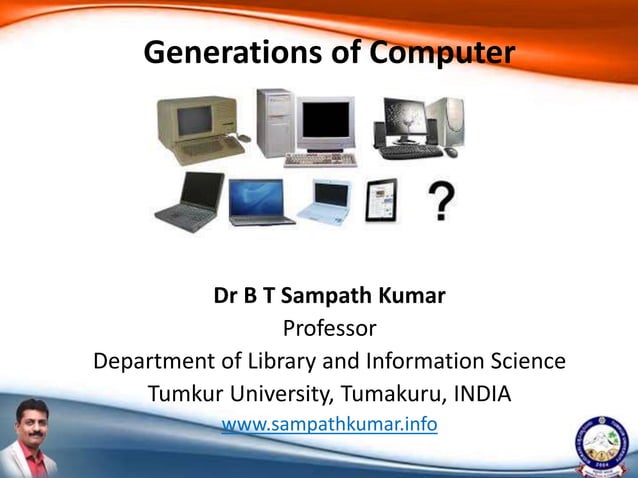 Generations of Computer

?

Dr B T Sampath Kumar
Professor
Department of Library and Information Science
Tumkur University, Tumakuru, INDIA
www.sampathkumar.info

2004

==

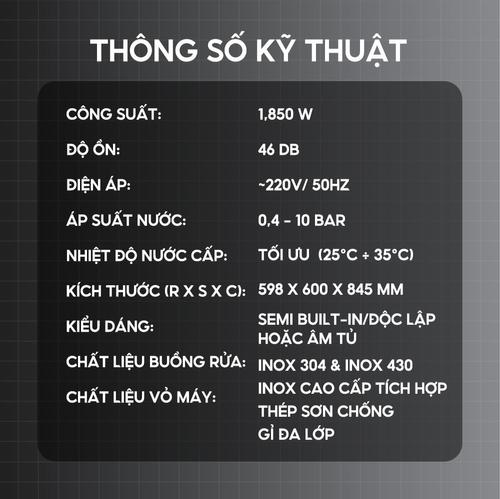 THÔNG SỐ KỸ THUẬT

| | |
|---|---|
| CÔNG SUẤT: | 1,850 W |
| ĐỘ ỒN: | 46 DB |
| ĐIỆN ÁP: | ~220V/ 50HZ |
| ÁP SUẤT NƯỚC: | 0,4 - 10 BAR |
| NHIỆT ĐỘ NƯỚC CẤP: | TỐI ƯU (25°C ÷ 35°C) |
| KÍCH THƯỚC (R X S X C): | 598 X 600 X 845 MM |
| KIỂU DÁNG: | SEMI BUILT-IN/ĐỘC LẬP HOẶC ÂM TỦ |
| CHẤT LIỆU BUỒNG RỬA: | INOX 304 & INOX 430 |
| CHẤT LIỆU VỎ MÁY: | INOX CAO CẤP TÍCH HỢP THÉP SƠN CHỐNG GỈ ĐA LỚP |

...

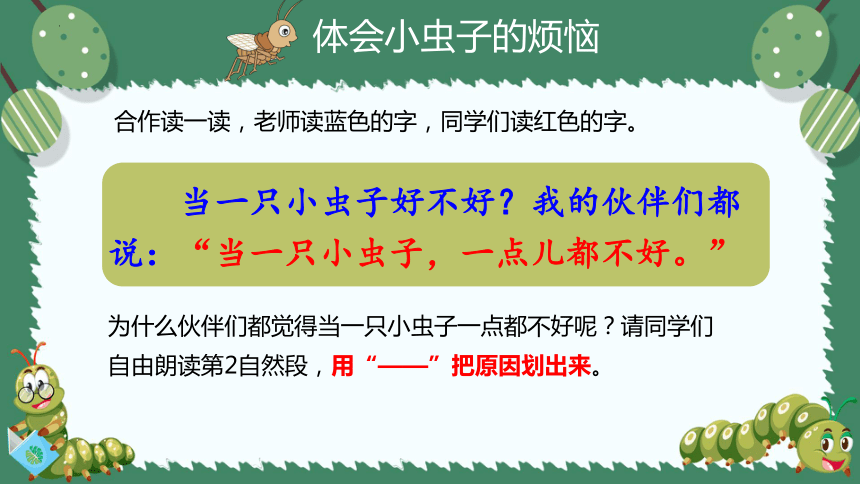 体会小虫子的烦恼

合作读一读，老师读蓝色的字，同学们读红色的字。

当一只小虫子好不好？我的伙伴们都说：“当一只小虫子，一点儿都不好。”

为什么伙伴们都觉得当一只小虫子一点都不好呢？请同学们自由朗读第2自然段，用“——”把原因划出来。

### ASSIGNMENT
Going through the listing above line by line, tally those containing "INOX" and state only the total.

### EXERCISE SOLUTION
2